April 1, 2012
I’ve been trying to avoid the subject since I started to write on this blog regarding various interesting and undoubtedly eccentric historical characters but it clearly seems that my resolution wasn’t meant to be accomplished: I just have to tell you about my utter obsession with the fair Empress Elisabeth Amelie Eugenie of Austria you most likely know under her familiar nickname also used as the title of the Romy Schneider adapted biographic movie and for the popular cartoon, Sissi.
As a child I was tremendously mesmerized by the richness of the ancient Greek Pantheon whose artful reflection could be admired in the two major literary works of pre-christian times, Homer’s “Iliad” and “Odyssey” which were, coincidentally, as I was to find later on, Sissi’s favorite reads (we also shared the same infatuation with the legendary Achilles).
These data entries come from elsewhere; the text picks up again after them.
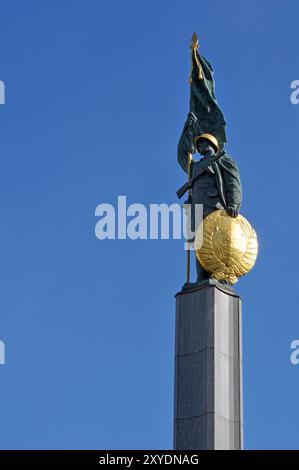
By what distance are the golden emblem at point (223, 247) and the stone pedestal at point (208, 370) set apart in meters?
0.74

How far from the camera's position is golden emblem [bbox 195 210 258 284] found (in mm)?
31812

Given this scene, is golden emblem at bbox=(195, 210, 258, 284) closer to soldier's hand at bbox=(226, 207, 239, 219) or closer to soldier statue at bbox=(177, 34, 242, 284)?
soldier's hand at bbox=(226, 207, 239, 219)

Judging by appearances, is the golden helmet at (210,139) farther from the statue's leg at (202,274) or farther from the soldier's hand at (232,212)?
the statue's leg at (202,274)

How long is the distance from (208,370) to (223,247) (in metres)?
3.12

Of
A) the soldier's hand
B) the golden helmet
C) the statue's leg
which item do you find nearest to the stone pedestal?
the statue's leg

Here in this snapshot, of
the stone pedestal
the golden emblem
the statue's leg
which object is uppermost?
the golden emblem

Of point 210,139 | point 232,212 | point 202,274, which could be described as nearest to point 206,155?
point 210,139

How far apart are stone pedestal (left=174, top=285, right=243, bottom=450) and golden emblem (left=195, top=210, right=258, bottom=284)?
29.1 inches

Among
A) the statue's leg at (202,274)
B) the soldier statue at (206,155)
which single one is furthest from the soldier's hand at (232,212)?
the statue's leg at (202,274)

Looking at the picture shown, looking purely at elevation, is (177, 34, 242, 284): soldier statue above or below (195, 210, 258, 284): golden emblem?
above

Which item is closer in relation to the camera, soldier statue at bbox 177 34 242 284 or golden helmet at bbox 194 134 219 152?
soldier statue at bbox 177 34 242 284

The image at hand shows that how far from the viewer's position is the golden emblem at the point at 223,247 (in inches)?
1252
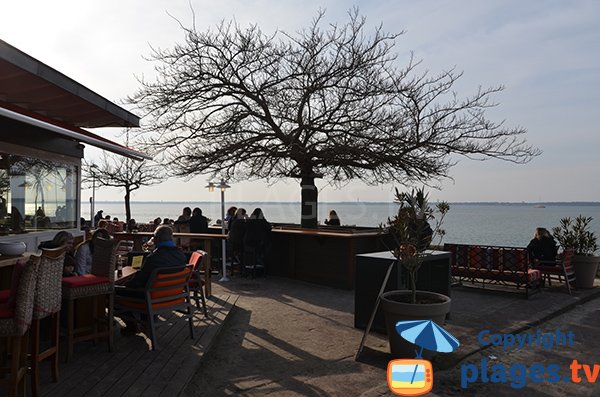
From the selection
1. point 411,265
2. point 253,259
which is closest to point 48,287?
point 411,265

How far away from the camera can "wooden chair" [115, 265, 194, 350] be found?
4.75 m

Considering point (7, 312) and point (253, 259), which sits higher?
point (7, 312)

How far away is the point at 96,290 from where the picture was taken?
4.48 metres

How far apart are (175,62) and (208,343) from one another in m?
7.78

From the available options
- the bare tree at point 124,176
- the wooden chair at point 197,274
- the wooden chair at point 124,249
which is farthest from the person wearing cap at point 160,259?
the bare tree at point 124,176

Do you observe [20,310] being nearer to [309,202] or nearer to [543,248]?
[543,248]

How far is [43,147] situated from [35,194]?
760mm

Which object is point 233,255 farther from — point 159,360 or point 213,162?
point 159,360

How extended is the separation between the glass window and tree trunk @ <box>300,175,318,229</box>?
227 inches

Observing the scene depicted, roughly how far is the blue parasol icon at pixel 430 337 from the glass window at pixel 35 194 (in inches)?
226

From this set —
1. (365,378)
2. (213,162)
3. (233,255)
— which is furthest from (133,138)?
(365,378)

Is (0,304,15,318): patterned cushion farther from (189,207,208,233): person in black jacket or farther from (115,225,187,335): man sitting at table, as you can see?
(189,207,208,233): person in black jacket

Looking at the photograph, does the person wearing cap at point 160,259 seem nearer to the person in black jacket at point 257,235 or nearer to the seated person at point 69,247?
the seated person at point 69,247

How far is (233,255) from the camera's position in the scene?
11.0m
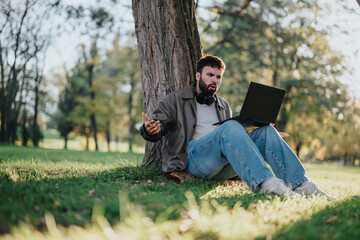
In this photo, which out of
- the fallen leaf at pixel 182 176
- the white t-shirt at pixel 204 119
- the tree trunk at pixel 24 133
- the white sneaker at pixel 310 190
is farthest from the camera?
the tree trunk at pixel 24 133

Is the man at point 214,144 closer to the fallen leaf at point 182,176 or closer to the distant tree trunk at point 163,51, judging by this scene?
Answer: the fallen leaf at point 182,176

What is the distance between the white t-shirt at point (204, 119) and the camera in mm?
3851

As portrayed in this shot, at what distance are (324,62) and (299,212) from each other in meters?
15.6

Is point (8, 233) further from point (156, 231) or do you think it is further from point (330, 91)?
point (330, 91)

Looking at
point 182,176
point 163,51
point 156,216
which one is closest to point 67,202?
point 156,216

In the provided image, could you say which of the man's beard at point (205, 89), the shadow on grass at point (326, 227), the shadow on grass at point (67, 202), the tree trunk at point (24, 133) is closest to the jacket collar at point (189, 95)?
the man's beard at point (205, 89)

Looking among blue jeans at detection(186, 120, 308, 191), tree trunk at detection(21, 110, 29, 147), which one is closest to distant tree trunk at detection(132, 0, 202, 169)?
blue jeans at detection(186, 120, 308, 191)

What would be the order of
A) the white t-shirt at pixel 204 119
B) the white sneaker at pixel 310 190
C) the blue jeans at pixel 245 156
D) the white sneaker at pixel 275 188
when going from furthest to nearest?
the white t-shirt at pixel 204 119, the white sneaker at pixel 310 190, the blue jeans at pixel 245 156, the white sneaker at pixel 275 188

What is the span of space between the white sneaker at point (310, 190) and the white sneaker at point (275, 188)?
32 cm

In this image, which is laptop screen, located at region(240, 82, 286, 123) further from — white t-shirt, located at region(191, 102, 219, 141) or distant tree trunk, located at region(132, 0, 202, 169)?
distant tree trunk, located at region(132, 0, 202, 169)

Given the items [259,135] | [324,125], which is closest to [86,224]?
[259,135]

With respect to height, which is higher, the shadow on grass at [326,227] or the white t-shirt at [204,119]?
the white t-shirt at [204,119]

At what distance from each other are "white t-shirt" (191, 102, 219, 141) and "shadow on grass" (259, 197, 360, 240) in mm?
1723

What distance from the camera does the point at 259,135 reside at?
11.2 feet
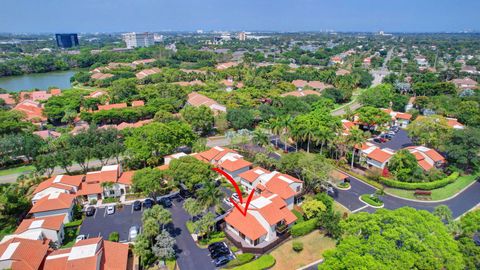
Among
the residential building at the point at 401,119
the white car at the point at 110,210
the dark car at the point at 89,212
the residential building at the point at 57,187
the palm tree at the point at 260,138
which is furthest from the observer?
the residential building at the point at 401,119

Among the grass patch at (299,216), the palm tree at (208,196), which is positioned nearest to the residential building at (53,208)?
the palm tree at (208,196)

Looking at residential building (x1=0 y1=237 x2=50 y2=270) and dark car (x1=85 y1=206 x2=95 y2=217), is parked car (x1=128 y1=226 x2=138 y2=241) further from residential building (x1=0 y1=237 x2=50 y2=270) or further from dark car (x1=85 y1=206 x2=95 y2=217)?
residential building (x1=0 y1=237 x2=50 y2=270)

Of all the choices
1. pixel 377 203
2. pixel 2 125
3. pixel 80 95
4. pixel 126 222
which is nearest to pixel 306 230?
pixel 377 203

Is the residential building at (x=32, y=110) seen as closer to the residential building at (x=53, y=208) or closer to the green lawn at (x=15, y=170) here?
the green lawn at (x=15, y=170)

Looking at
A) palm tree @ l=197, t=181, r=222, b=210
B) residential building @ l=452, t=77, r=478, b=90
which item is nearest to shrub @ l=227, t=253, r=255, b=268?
palm tree @ l=197, t=181, r=222, b=210

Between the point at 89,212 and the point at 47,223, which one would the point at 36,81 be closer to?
the point at 89,212
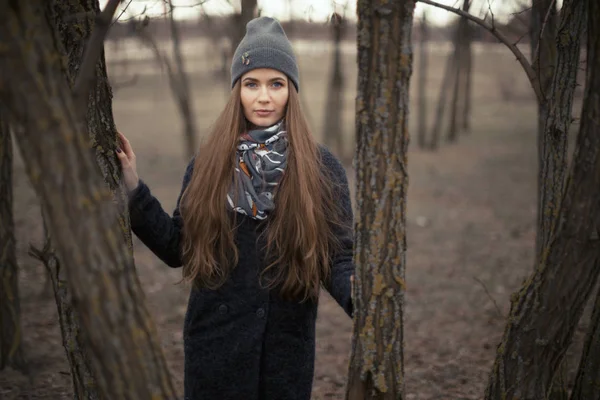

No wonder I instantly fell in love with her character once I happened to catch some further information related to the Bavarian beauteous royalty depicted galore in the epoch novels I had barely begun to relish. We’ve so much in common despite being a century apart, from stylistic tastes to the hair color (chestnut with golden tints) and the day we were born in (Sunday…) that I couldn’t refrain avidly searching for more juicy anecdotes, stories, journals, poems and news papers columns to complete the figure I grew to contemplate daily, wondering how she did certain things the rigid court etiquette imposed at the same time managing to accumulate enough strenght for protecting her libertine and bohemian spirit from the obligations required as the consort of Austria’s Emperor, Franz Joseph. Her gowns were pure refinement and her habits awoke uncountable rumors amongst the high society smug chaps hence it was near to impossible my not being enchanted by Sissi. The more I found, the eager I became to stumble across new dimensions of her personality and learn fresh facts connected with her bizarre propensities the whole of Vienna and even Europe gossiped about. Enigmatic, a bit tragic, non-conformist: what is not to love?
Alas, a single post would never incorporate half of her deliciously vivid life, lyric works and, overall, persona so I’ll confine to discussing miscellaneous customs the Empress of Loneliness was renowned for throughout Europe and even parts of the other continents which couldn’t have been spared of her vitriolic existence.
Today I thought of apportioning you urban myths (surprisingly often true) relating Sissi’s flabbergasting pulchritude which alas defined the great woman in the eyes of most of her contemporaries and share some of her beauty obsessions which made the main topic of countless fashion magazines that were actual gospels for the wannabe socialite ladies in the 19th century.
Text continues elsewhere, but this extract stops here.